**Document excerpt**

+-------+

Image by km6xo via Flickr

 

Next to my house, right outside my office window, there are rocks that jut out from the soil that are peppered with Indian grinding holes where presumably Mi-Wok women sat for hours grinding acorns into flour that they then used to make flatbread.

It never ceases to amaze me the amount of time it must have taken for them to grind out those holes in the rock. I’m sure there were indentations in the rock before they began, but now every one is a regular round shape despite its depth that shows anyone looking at them that they were formed by the same methodical movement of rock on rock.

Some of the holes are deeper than the others revealing that they have been worked on longer, but that doesn’t take away from the fact that they were indeed used by those women to make the acorn flour to feed their families.

There is never a time that someone comes to my house for the first time, and doesn’t comment on the rocks and their Indian grinding holes. It seems to surprise most people that such an amazing part of history can be located in such a pedestrian place as behind a small cottage in a small town.

+-------+

**Recorded information**
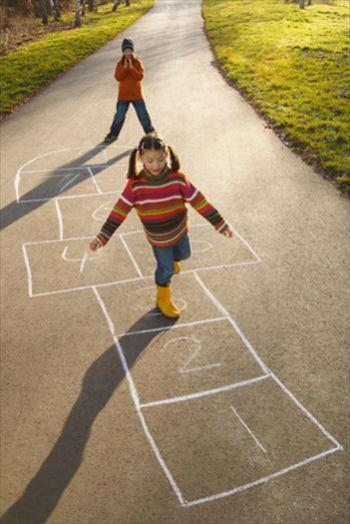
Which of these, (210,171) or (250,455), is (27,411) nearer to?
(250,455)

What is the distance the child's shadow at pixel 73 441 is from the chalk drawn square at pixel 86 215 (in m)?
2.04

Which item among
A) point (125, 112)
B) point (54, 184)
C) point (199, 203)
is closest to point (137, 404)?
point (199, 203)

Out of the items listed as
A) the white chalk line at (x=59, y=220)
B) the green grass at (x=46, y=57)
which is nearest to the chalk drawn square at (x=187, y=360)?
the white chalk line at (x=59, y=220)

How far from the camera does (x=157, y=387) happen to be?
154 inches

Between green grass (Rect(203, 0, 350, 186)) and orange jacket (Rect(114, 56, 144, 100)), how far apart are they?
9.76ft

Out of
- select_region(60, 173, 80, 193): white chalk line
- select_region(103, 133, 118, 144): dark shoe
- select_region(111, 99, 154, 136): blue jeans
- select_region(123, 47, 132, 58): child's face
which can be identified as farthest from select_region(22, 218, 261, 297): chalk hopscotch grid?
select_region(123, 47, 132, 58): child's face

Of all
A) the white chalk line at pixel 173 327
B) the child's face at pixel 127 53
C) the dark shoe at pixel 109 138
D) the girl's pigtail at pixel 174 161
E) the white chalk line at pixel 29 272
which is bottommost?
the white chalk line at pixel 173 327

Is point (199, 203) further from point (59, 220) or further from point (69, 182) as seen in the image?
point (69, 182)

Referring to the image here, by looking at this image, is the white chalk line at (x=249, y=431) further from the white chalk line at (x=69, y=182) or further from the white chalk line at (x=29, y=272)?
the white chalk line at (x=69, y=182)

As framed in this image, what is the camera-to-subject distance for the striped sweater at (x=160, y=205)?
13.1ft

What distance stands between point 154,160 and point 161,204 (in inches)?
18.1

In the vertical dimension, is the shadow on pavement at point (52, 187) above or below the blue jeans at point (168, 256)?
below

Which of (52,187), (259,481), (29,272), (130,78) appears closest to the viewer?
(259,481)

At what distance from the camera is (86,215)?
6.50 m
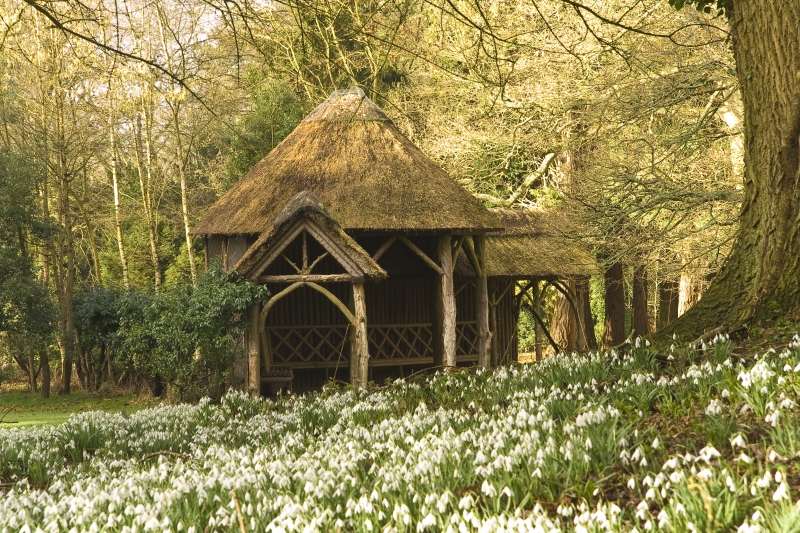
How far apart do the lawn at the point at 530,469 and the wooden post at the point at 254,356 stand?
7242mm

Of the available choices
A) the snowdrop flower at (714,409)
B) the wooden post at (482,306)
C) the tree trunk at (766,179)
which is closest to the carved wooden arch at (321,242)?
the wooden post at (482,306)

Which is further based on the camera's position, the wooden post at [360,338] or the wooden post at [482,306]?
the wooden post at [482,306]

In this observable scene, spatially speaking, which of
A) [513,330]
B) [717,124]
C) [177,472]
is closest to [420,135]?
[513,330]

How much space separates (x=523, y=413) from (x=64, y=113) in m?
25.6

+-------+

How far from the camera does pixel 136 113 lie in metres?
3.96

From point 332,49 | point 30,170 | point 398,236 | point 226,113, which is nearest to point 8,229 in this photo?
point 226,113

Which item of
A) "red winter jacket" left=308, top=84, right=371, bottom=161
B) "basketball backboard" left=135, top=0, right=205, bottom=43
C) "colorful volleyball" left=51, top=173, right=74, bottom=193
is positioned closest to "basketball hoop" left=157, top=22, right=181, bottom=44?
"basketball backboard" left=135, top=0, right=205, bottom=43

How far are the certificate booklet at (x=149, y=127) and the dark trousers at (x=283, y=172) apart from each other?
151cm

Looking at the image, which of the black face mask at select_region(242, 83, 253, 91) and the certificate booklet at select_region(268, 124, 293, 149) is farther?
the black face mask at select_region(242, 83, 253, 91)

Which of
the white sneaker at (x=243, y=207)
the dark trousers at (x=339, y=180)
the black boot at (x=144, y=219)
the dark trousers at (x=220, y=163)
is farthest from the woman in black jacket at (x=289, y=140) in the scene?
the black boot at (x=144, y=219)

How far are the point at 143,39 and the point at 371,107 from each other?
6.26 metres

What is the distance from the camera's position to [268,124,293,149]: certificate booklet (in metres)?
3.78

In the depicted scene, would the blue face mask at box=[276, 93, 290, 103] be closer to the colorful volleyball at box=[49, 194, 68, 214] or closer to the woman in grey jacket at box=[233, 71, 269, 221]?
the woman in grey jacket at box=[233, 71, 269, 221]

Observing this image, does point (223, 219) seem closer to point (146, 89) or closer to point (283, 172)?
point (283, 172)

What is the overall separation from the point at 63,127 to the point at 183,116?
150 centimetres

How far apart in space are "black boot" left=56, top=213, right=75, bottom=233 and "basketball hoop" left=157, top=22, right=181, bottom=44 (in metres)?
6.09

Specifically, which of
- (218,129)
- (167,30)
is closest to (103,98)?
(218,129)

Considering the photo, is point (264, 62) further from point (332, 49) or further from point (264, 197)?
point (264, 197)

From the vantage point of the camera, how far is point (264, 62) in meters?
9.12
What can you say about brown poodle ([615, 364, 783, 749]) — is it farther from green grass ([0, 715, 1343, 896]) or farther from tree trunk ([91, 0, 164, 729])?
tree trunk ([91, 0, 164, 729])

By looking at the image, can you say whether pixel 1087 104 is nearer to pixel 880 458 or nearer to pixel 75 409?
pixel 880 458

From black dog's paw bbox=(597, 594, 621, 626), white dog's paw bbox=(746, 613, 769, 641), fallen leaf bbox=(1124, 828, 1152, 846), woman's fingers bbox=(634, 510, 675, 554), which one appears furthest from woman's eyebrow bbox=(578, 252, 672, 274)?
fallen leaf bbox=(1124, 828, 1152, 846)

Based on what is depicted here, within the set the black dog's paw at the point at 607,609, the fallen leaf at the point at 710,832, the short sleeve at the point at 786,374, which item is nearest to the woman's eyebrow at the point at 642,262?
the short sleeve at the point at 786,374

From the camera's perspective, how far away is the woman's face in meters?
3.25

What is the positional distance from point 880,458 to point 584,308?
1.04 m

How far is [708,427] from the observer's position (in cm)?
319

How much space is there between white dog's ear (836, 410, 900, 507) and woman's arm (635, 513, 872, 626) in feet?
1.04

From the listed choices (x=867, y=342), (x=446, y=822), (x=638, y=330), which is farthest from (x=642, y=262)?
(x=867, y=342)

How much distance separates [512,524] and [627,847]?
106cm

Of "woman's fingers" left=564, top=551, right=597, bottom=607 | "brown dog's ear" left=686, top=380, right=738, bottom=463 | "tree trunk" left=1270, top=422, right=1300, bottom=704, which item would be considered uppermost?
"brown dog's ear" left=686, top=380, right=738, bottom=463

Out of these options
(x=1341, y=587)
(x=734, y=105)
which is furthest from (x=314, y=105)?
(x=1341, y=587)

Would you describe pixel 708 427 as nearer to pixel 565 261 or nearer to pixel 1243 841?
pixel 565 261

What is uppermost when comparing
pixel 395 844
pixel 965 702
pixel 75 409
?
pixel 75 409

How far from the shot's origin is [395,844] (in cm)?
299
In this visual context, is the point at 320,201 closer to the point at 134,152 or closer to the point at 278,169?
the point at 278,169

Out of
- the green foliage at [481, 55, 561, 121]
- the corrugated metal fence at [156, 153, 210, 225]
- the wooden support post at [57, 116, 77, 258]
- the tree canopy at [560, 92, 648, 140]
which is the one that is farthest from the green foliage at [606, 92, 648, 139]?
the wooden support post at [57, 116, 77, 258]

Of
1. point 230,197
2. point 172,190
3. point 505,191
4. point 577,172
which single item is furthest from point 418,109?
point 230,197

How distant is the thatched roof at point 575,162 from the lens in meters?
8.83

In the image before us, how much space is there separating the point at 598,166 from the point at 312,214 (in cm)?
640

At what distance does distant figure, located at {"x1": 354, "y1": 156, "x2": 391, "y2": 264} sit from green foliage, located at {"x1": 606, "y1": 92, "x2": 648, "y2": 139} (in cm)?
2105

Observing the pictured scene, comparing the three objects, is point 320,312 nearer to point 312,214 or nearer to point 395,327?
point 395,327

+-------+

**What is asked**
**A)** In the passage about the grinding holes, what did the women make with the acorn flour?
**B)** How would you render this sentence from the grinding-holes passage in Spanish: "It seems to surprise most people that such an amazing part of history can be located in such a pedestrian place as behind a small cottage in a small town."
The material has no connection to the passage about the grinding holes.

**Worked answers**
**A)** They made flatbread.

**B)** Parece sorprender a la mayoría de la gente que una parte tan asombrosa de la historia pueda encontrarse en un lugar tan común como detrás de una pequeña casa de campo en un pueblo pequeño.